---------- RECORDS SUPPLIED ----------

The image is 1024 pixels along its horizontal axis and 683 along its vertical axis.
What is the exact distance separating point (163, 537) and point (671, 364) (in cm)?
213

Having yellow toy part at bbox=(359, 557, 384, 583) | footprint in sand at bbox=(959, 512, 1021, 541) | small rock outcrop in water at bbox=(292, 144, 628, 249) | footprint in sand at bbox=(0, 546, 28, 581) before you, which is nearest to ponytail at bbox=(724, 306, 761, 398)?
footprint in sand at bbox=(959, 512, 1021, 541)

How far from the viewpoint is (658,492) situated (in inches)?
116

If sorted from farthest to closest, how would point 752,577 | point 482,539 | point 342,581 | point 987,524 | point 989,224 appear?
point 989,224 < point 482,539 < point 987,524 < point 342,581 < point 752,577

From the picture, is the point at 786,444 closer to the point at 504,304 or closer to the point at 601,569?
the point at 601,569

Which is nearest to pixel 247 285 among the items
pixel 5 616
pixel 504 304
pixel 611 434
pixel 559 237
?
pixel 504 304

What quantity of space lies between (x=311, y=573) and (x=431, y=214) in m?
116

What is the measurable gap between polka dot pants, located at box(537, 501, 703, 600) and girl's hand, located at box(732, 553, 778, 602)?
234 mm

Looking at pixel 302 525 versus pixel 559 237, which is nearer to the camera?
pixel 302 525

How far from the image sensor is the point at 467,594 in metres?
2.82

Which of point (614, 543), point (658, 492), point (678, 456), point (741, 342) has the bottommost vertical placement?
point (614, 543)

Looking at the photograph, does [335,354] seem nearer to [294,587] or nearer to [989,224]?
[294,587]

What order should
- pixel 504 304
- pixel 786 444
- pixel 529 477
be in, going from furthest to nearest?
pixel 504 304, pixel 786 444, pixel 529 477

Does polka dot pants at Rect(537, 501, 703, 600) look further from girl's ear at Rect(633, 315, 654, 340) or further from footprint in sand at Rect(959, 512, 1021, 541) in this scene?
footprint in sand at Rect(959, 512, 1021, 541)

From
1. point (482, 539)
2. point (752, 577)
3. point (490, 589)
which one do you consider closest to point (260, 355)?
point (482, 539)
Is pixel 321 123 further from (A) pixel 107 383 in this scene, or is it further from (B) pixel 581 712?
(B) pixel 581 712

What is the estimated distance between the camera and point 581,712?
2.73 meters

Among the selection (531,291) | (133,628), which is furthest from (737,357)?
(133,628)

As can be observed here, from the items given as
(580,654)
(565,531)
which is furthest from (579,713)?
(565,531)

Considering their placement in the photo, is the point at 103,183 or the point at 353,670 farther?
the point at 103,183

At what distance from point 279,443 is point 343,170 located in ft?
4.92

----------

> PROBLEM
Write out the entries above once more, without altering anything.

> SOLVED PROBLEM
The image is 1024 pixels along its horizontal axis and 683 along its vertical axis.
What is the exact distance separating point (163, 537) and point (671, 364) (in cm)?
213

Having yellow toy part at bbox=(359, 557, 384, 583) | footprint in sand at bbox=(959, 512, 1021, 541) | small rock outcrop in water at bbox=(292, 144, 628, 249) | footprint in sand at bbox=(0, 546, 28, 581) before you, which is nearest to ponytail at bbox=(724, 306, 761, 398)?
footprint in sand at bbox=(959, 512, 1021, 541)

How far from the viewpoint is (658,492) situated (in inches)?
116

If sorted from farthest to closest, how would point 752,577 | point 482,539 | point 342,581 | point 987,524 | point 989,224 appear?
point 989,224 < point 482,539 < point 987,524 < point 342,581 < point 752,577

From the picture, is the point at 786,444 closer to the point at 504,304 or closer to the point at 601,569?
the point at 601,569

Which is nearest to pixel 247 285 among the items
pixel 5 616
pixel 504 304
pixel 611 434
pixel 559 237
?
pixel 504 304

What quantity of space lies between (x=311, y=573) and (x=431, y=214) in m?
116

What is the measurable gap between polka dot pants, located at box(537, 501, 703, 600) and girl's hand, located at box(732, 553, 778, 602)?
234 mm

Looking at pixel 302 525 versus pixel 559 237, which is nearer to the camera?
pixel 302 525

How far from the image sensor is the point at 467,594 in metres?
2.82

Which of point (614, 543), point (658, 492), point (678, 456), point (741, 342) has the bottommost vertical placement?
point (614, 543)

Looking at the photograph, does [335,354] seem nearer to [294,587] or nearer to [989,224]?
[294,587]

What order should
- pixel 504 304
- pixel 786 444
- pixel 529 477
be in, going from furthest to nearest?
pixel 504 304, pixel 786 444, pixel 529 477

Does polka dot pants at Rect(537, 501, 703, 600) look further from girl's ear at Rect(633, 315, 654, 340) or further from footprint in sand at Rect(959, 512, 1021, 541) in this scene?
footprint in sand at Rect(959, 512, 1021, 541)

From
1. point (482, 539)
2. point (752, 577)
3. point (490, 589)
which one do you consider closest to point (260, 355)?
point (482, 539)
Is pixel 321 123 further from (A) pixel 107 383 in this scene, or is it further from (B) pixel 581 712?
(B) pixel 581 712

What is the estimated distance between the camera and point 581,712?
2.73 meters

Among the selection (531,291) | (133,628), which is furthest from (737,357)?
(133,628)

As can be observed here, from the items given as
(580,654)
(565,531)
which is furthest from (579,713)?
(565,531)

Considering their placement in the photo, is the point at 103,183 or the point at 353,670 farther?
the point at 103,183

At what distance from point 279,443 is point 343,170 located in ft?
4.92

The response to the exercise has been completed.